### What this exercise asks
A) In the Agent Orange cleanup article, how many liters of Agent Orange did US forces spray over South Vietnam?
B) Pick up the Agent Orange cleanup article after its last sentence and keep writing it.

Source passage START

US takes new move to clean up after Agent Orange
The US has launched a US$183-million cleanup at a former Vietnam storage site for Agent Orange, a toxic defoliant used in the bitter war which years later is still blamed for severe birth defects, cancers and disabilities.
Just outside Ho Chi Minh City, Bien Hoa airbase, the latest site scheduled for rehabilitation after Danang airbase’s cleanup last year‚ was one of the main storage grounds for Agent Orange and only hastily cleared by soldiers near the war’s end more than four decades ago.
US forces sprayed 80 million liters of Agent Orange over then South Vietnam between 1962 and 1971 in a desperate bid to flush out Viet Cong communist guerrillas by depriving them of tree cover and food.
The spillover from the clearing operation is believed to have seeped beyond the base and into ground water and rivers, and is linked to severe mental and physical disabilities across generations of Vietnamese.
At Bien Hoa, more than 500,000 cubic meters of dioxin had contaminated the soil and sediment, making it the “largest remaining hot spot” in Vietnam, said a statement from the US development agency USAID, which kicked off a 10-year remediation effort on Saturday.
The dioxin amounts in Bien Hoa are four times more than the volume cleaned up at Danang airport, a six-year US$110-million effort which was completed in November.

Source passage END
Material provided START

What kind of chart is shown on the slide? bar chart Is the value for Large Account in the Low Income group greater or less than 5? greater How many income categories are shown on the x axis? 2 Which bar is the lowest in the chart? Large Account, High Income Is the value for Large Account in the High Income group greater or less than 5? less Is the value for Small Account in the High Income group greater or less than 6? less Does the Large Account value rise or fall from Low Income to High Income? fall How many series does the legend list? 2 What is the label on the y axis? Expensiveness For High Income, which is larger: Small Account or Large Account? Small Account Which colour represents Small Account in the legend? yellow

Material provided END

### Task responses
A) 80 million liters

B)
“The fact that two former foes are now partnering on such a complex task is nothing short of historic,” said the US Ambassador to Vietnam Daniel Kritenbrink at Saturday morning’s launch attended by Vietnamese military officials and US senators.
Hanoi says up to 3 million Vietnamese people were exposed to Agent Orange, and that 1 million suffer grave health repercussions today — including at least 150,000 children with birth defects.
An attempt by Vietnamese victims to obtain compensation from the United States has met with little success. The US Supreme Court in 2009 declined to take up the case while neither the US government nor the manufacturers of the chemical have ever admitted liability.
While the US has never admitted direct links between Agent Orange and birth defects, USAID on Saturday also issued a “memorandum of intent” to improve the lives of people with disabilities in seven Vietnamese provinces.